▶ _Records provided_:
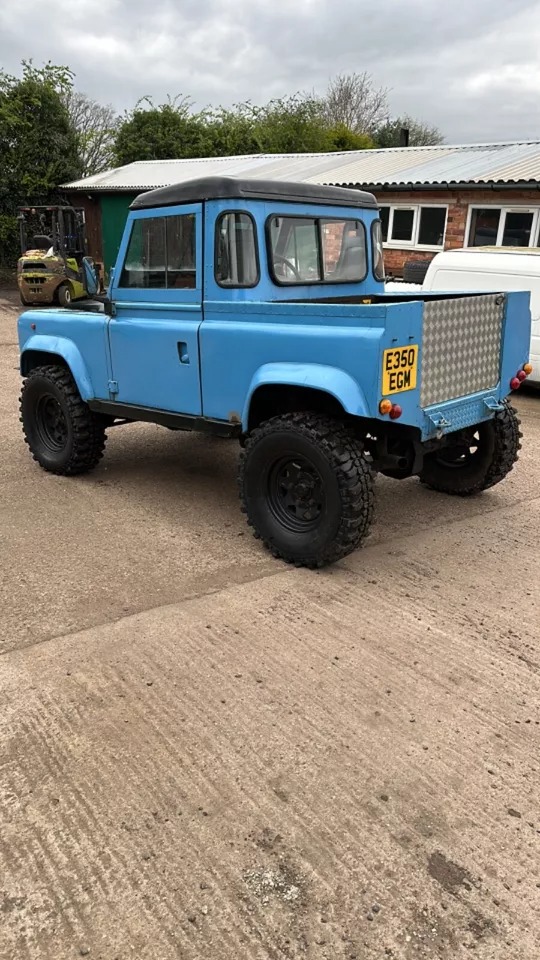 Ad:  LAND ROVER 90 PICK UP 200TDI PROJECT
On eBay here -->> ow.ly/hCoA50Rc8eB

 #LandRover90 #LandRoverProject #LandRoverForSale #LandRoverLife #LandRoverNation #OffRoadLife #ClassicCarProject #CarRestoration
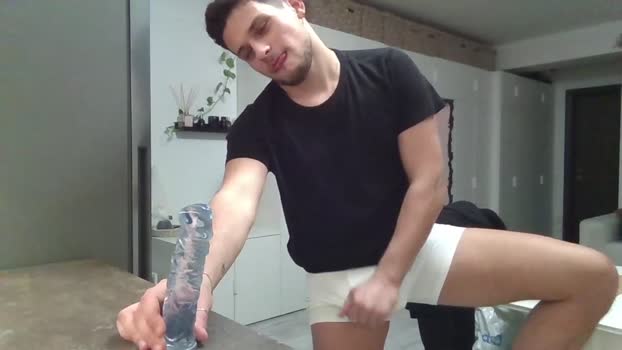 roberto_twink1 28-11-2024 video kiss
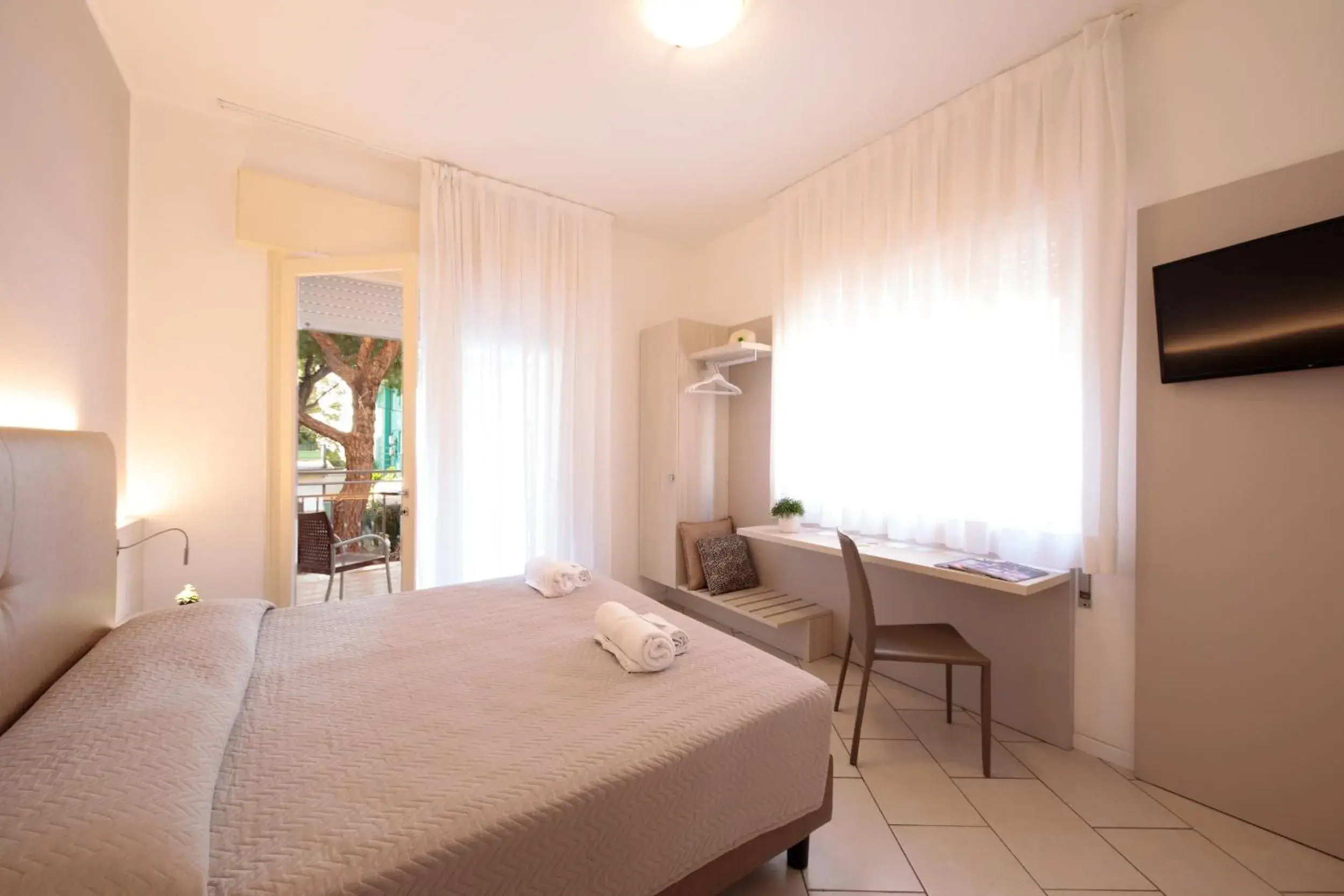 Superior Double or Twin Room in Hotel Madison Superior Double or Twin Room in Hotel Madison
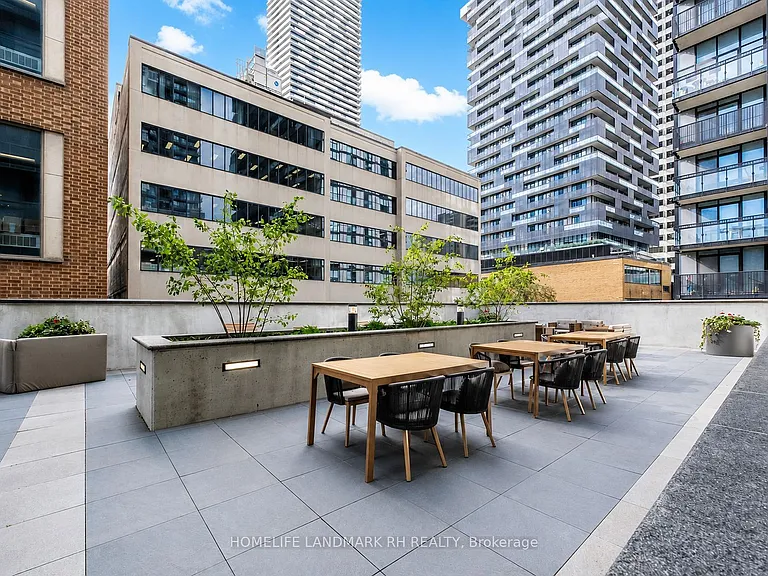 39 Roehampton Ave #2301 — Photo 24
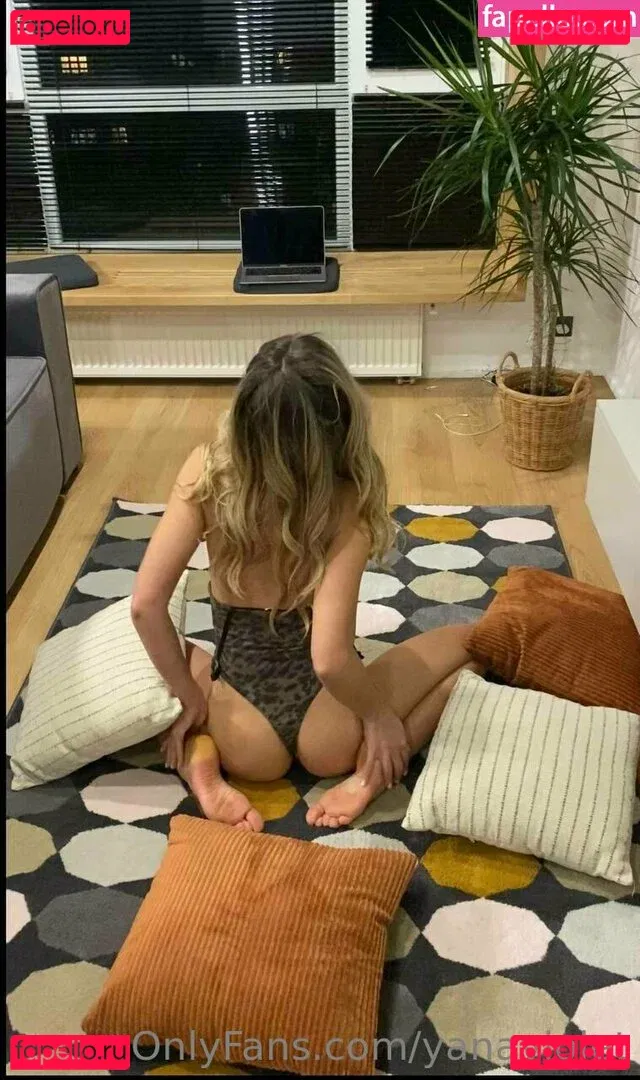 yanaviolet Onlyfans Photo Gallery 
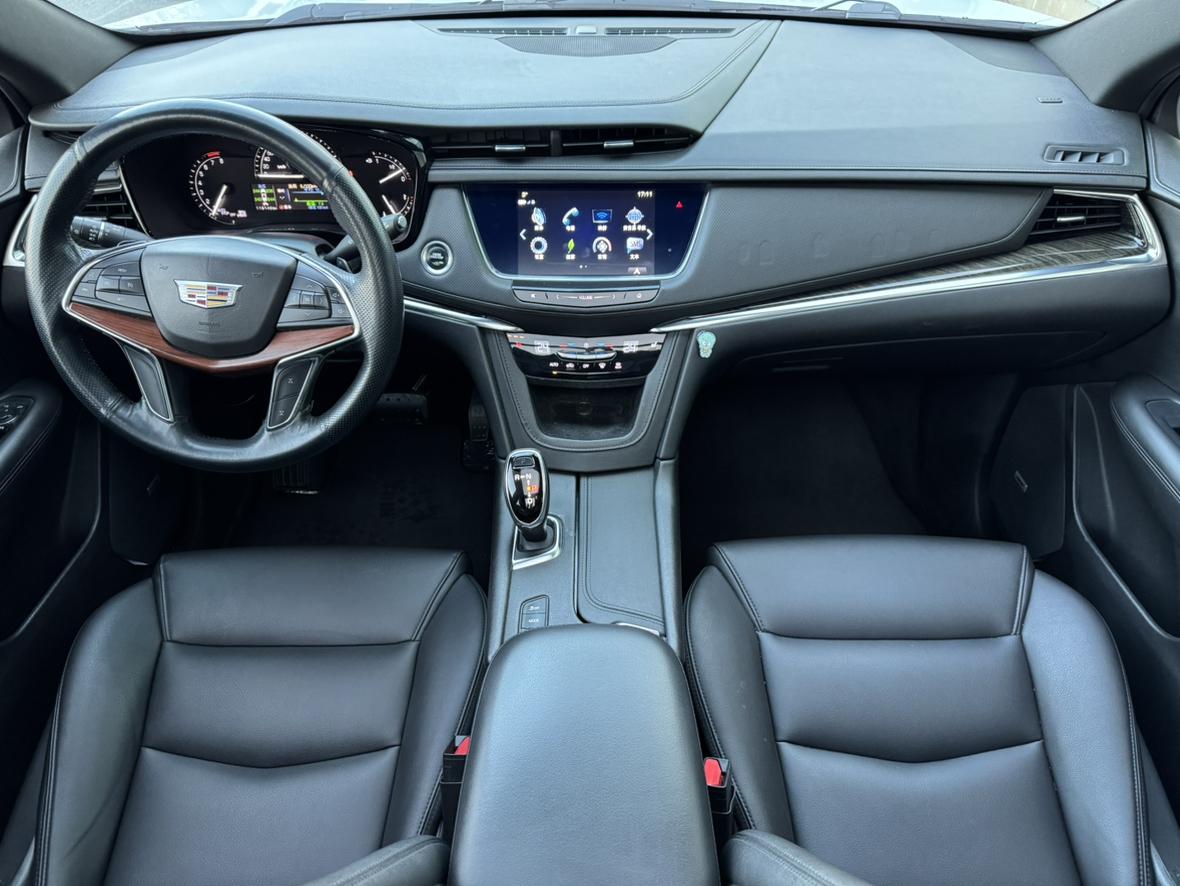 Cadillac XT5 2018 thumb 5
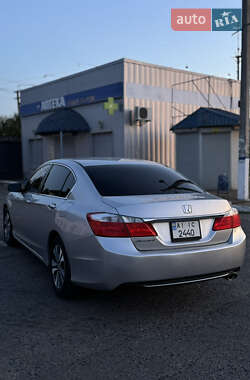 Седан Honda Accord 2014 в 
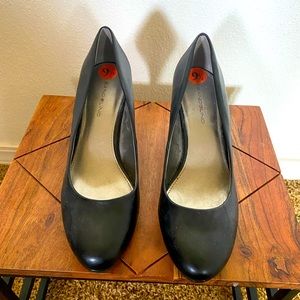 Bandolino Black Heels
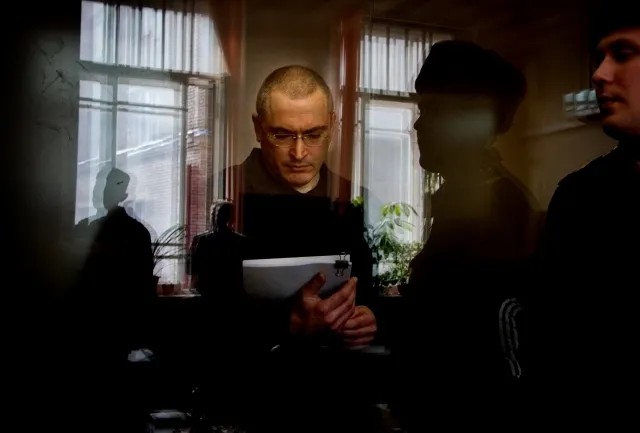 Михаил Ходорковский в «аквариуме» суда. Фото: Анна Артемьева / «Новая газета»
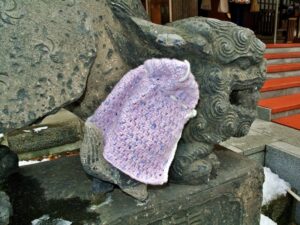 北海道神宮頓宮の狛犬(冬)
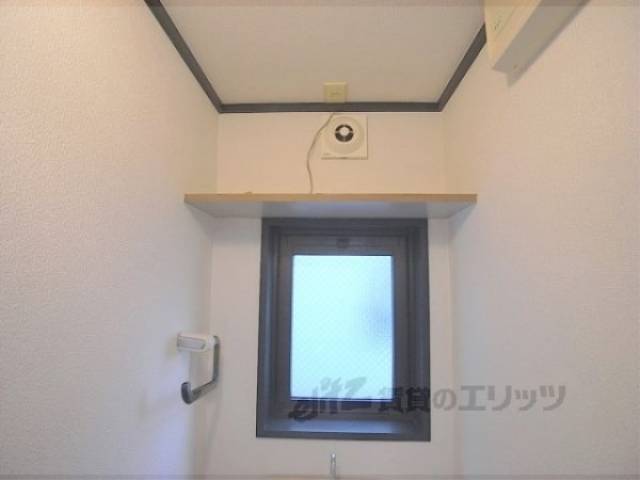 トイレ　棚（トイレ上）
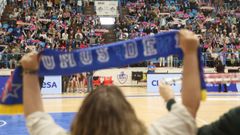 Llenazo en el pabelln de A Malata durante un partido del Baxi.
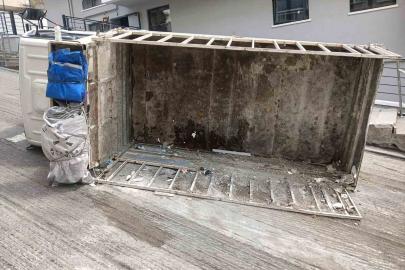 Yokuşta ilerleyemeyen kamyonetini araçlara çarpmamak için bilerek devirdiğini iddia etti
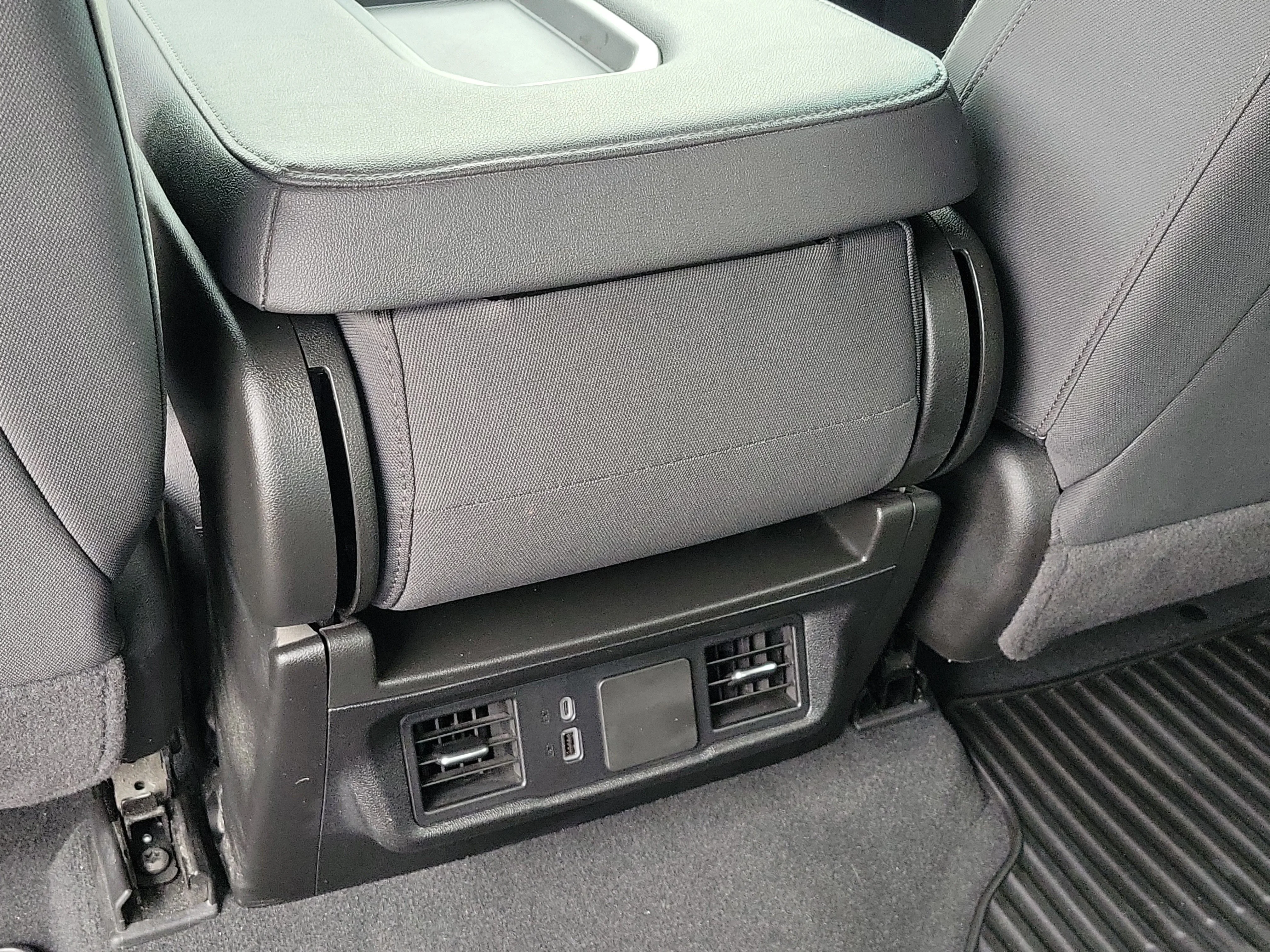 Used 2025 Summit White Chevrolet Custom image 15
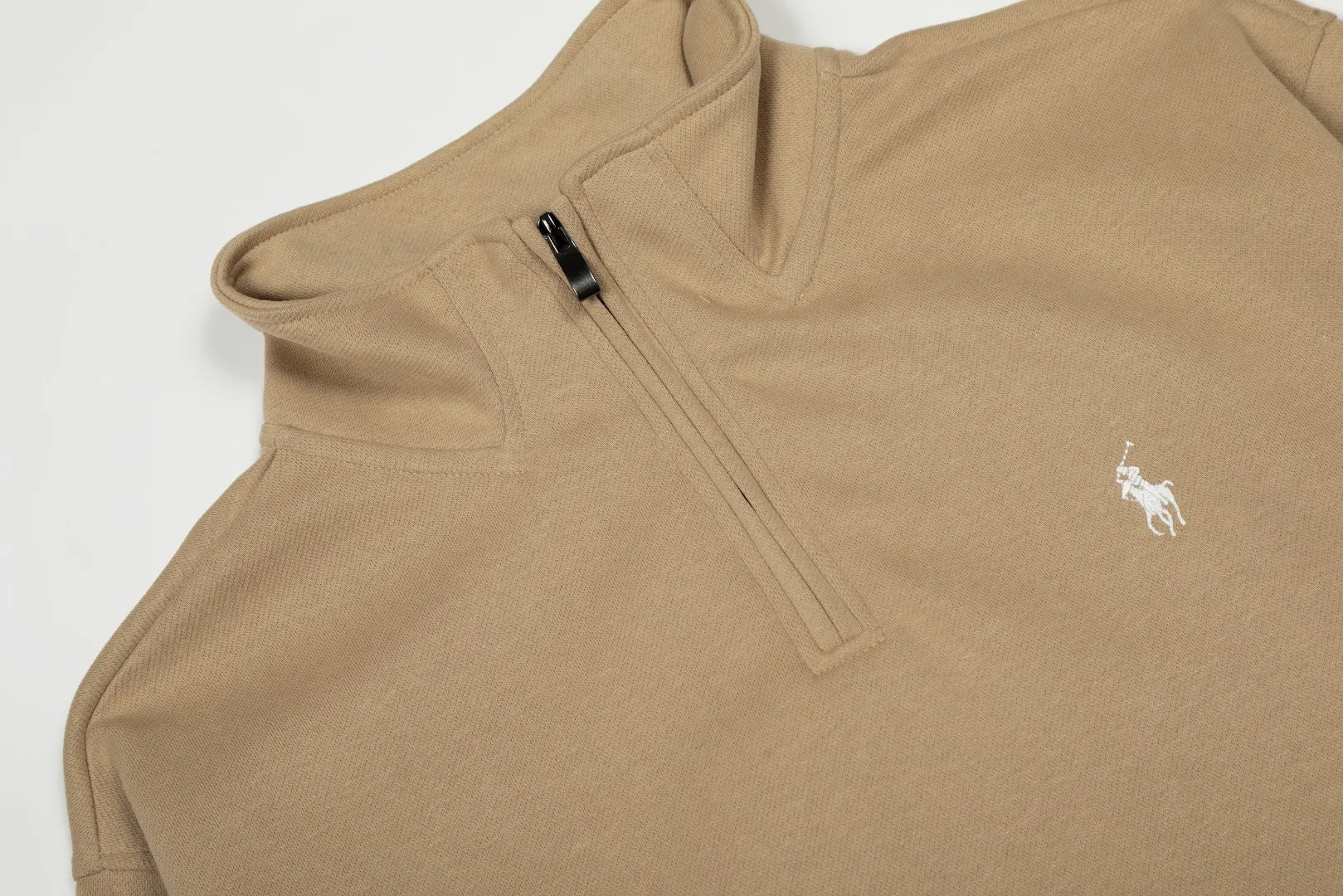 P220 Top quality" Style number: T5100# [Ralph Lauren classic pony embroidered half-zip lapel POLO sweatshirt] ✅Ralph Lauren Ralph Lauren autumn and winter basic versatile polo lapel sweatshirt for men and women couples ✅Moderate thickness, comfortable and soft fabric, strong breathability, can be worn alone or under, ✅Old money style, lazy style, popular retro style simple style, ✅Classic basic version Can be worn between 90kg and 160kg. ✅Wear alone in autumn and winter. Simple and easy to wear under the hood. Recommended for couples. Size: S-L. Color: Black Gray Khaki
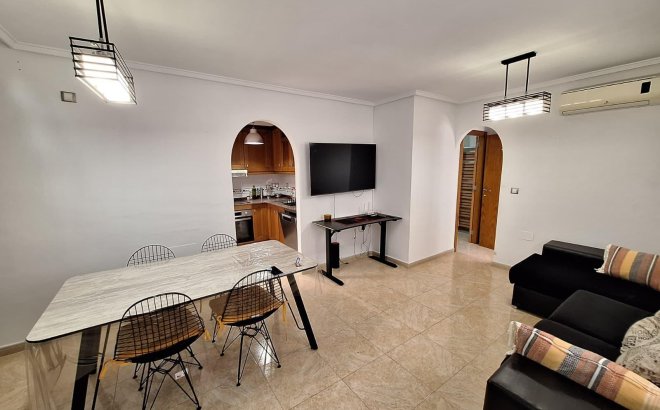Resale - Dúplex -
Torrevieja - Aguas Nuevas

▶ _What to work on_:
Recast every line of the data above as a numbered list, omitting blank lines and the picture markers.

▶ _Worked solution_:
1.  Ad:  LAND ROVER 90 PICK UP 200TDI PROJECT
2. On eBay here -->> ow.ly/hCoA50Rc8eB
3.  #LandRover90 #LandRoverProject #LandRoverForSale #LandRoverLife #LandRoverNation #OffRoadLife #ClassicCarProject #CarRestoration
4.  roberto_twink1 28-11-2024 video kiss
5.  Superior Double or Twin Room in Hotel Madison Superior Double or Twin Room in Hotel Madison
6.  39 Roehampton Ave #2301 — Photo 24
7.  yanaviolet Onlyfans Photo Gallery 
8.  Cadillac XT5 2018 thumb 5
9.  Седан Honda Accord 2014 в 
10.  Bandolino Black Heels
11.  Михаил Ходорковский в «аквариуме» суда. Фото: Анна Артемьева / «Новая газета»
12.  北海道神宮頓宮の狛犬(冬)
13.  トイレ　棚（トイレ上）
14.  Llenazo en el pabelln de A Malata durante un partido del Baxi.
15.  Yokuşta ilerleyemeyen kamyonetini araçlara çarpmamak için bilerek devirdiğini iddia etti
16.  Used 2025 Summit White Chevrolet Custom image 15
17.  P220 Top quality" Style number: T5100# [Ralph Lauren classic pony embroidered half-zip lapel POLO sweatshirt] ✅Ralph Lauren Ralph Lauren autumn and winter basic versatile polo lapel sweatshirt for men and women couples ✅Moderate thickness, comfortable and soft fabric, strong breathability, can be worn alone or under, ✅Old money style, lazy style, popular retro style simple style, ✅Classic basic version Can be worn between 90kg and 160kg. ✅Wear alone in autumn and winter. Simple and easy to wear under the hood. Recommended for couples. Size: S-L. Color: Black Gray Khaki
18. Resale - Dúplex -
19. Torrevieja - Aguas Nuevas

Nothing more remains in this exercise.